AIM —
Please copy the records below word for word, and leave the pictures out of your answer.

EXERCISE MATERIAL —
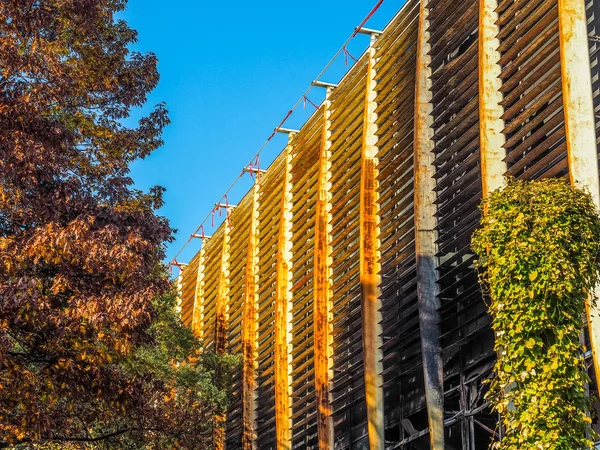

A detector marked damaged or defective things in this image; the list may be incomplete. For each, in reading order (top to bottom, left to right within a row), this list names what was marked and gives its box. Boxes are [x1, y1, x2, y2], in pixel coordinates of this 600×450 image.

rusty metal column [195, 243, 211, 342]
rusty metal column [214, 227, 231, 450]
rusty metal column [241, 183, 260, 450]
rusty metal column [276, 137, 296, 450]
rusty metal column [314, 89, 332, 448]
rusty metal column [360, 34, 384, 450]
rusty metal column [414, 1, 448, 448]
rusty metal column [478, 0, 506, 197]
rusty metal column [560, 0, 600, 390]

WRITTEN SOLUTION —
A detector marked damaged or defective things in this image; the list may be incomplete. For each, in reading order (top to bottom, left to right within a row), this list names what was marked and gives its box. Boxes are [x1, y1, x2, y2], in pixel coordinates of this 600×450 image.

rusty metal column [195, 243, 211, 342]
rusty metal column [214, 227, 231, 450]
rusty metal column [241, 183, 260, 450]
rusty metal column [276, 137, 296, 450]
rusty metal column [314, 89, 332, 448]
rusty metal column [360, 34, 384, 450]
rusty metal column [414, 1, 448, 448]
rusty metal column [478, 0, 506, 197]
rusty metal column [560, 0, 600, 390]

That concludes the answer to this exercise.